**TEXTE EXTRAIT**
La IA génératrices d'images permettent déjà de se créer une fausse vie sur les réseaux sociaux. ©StunningArt/Shutterstock

DALL-E, Stable Diffusion… les intelligences artificielles capables de générer des images sont exploitées de façon ludique par de nombreuses personnes. Utiles pour créer de faux contenus, elles pourraient aussi devenir problématiques, notamment pour la santé mentale.

Les réseaux sociaux permettent aux utilisateurs, notamment les influenceurs, influenceuses et célébrités, de montrer une fausse version de leur vie, ou du moins une version retravaillée, retouchée, « glamourisée ». Ils et elles peuvent s’y afficher sous leur plus beau jour, faisant ainsi des envieux, ou se montrer en larmes afin d’attirer l’attention – une tendance connue sous le nom de sadfishing. Si ces plateformes inquiètent déjà vis-à-vis de la santé mentale des utilisateurs, en particulier des jeunes, un autre moyen peut être utilisé pour se créer une « fausse vie » sur Internet : l’intelligence artificielle (IA). Cela s’accompagne aussi d’effets sur la santé, et pas seulement du côté des personnes exposées à ces publications générées par l’IA.

Entre fausses images et fausse vie créées par l’IA

Depuis quelques mois, l’intelligence artificielle fait souvent parler d’elle avec des systèmes capables de générer des images à partir d’une description textuelle. DALL-E, Midjourney, Stable Diffusion… Plusieurs IA de ce type existent et sont accessibles au public, et certaines permettent même de modifier les visages. Elles sont aussi utilisées par des applications pour transformer les photos des individus. Lensa et Photo AI se servent toutes les deux de Stable Diffusion pour cela. Avec la première, il est entre autres possible d’appliquer des filtres et des effets spéciaux aux photos, mais aussi de les transformer en avatars artistiques. La seconde permet, elle, d’obtenir des images adaptées aux critères des plateformes comme LinkedIn ou Tinder et même de générer des photos de soi apparaissant aux côtés de célébrités ou dans des films.

**ENTRÉES DE DONNÉES**
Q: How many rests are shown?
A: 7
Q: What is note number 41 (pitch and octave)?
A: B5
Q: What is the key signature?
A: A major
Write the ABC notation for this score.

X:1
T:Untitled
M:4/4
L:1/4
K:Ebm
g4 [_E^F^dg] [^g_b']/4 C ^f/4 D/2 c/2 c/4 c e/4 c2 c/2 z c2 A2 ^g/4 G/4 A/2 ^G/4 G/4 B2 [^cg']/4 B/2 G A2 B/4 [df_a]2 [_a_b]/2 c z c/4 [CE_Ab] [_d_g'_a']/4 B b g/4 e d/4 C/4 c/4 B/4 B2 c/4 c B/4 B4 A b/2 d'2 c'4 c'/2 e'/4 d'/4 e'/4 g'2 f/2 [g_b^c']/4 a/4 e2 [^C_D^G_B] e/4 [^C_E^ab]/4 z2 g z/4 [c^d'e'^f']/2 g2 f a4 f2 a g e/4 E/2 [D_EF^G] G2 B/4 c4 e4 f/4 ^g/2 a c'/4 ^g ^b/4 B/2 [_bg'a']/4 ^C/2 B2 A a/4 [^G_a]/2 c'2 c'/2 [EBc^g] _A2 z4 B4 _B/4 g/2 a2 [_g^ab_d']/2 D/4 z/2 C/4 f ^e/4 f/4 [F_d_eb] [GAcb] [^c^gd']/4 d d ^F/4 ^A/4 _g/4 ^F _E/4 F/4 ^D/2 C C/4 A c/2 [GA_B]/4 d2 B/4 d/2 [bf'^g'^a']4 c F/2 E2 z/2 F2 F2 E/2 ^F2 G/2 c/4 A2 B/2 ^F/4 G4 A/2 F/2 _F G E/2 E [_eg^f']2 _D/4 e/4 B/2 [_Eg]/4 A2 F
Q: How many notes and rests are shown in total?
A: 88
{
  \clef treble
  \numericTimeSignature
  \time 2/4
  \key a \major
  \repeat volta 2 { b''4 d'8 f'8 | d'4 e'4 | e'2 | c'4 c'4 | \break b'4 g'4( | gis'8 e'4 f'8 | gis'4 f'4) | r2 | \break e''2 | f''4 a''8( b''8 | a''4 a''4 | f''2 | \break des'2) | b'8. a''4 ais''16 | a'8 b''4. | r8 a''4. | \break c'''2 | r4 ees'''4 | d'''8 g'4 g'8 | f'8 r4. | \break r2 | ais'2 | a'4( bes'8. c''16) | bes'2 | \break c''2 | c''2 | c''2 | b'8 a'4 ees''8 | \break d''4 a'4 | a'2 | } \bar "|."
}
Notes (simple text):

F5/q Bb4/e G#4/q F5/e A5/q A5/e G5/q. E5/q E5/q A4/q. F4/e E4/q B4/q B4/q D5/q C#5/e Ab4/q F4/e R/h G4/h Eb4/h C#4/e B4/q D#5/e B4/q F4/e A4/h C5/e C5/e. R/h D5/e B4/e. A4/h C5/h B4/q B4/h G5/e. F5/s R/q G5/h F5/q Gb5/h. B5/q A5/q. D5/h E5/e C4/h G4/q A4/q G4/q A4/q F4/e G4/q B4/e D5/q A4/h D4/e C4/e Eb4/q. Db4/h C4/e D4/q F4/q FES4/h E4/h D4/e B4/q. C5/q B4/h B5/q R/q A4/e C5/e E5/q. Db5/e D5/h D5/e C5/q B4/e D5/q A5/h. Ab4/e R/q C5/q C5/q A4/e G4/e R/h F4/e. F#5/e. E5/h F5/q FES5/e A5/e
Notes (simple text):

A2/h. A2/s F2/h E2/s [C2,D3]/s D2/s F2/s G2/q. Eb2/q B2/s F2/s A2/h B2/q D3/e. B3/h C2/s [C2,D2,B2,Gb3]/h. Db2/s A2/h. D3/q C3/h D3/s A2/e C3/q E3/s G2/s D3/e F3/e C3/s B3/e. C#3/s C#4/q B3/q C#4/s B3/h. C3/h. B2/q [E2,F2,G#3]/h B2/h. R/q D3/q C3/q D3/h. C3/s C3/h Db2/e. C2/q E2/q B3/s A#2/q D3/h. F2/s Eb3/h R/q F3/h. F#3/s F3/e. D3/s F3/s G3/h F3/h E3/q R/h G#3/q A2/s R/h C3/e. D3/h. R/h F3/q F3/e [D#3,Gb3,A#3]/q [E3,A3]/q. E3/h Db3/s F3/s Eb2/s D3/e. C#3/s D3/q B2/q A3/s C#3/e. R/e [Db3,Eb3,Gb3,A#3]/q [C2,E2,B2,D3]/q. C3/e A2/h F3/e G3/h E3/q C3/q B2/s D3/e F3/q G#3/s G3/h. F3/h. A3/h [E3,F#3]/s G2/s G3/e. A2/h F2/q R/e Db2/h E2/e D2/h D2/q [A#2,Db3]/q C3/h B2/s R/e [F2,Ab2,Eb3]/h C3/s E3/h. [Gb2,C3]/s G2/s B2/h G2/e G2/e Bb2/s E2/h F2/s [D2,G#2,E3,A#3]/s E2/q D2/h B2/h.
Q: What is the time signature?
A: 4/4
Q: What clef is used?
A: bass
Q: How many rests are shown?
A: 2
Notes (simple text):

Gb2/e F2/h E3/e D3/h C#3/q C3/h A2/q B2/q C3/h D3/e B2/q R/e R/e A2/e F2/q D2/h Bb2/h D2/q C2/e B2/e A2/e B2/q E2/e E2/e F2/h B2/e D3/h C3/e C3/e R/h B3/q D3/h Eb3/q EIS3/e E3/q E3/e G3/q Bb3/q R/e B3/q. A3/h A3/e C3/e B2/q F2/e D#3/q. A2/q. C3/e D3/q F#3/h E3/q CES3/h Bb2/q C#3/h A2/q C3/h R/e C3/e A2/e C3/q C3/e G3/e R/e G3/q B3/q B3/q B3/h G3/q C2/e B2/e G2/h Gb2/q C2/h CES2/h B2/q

**OBJECTIF**
D'après le texte extrait, sur quel système d'IA s'appuient les applications Lensa et Photo AI pour transformer les photos ? Les enregistrements ne sont pas nécessaires ici.

**RÉPONSE COMPLÈTE**
Toutes les deux s'appuient sur Stable Diffusion.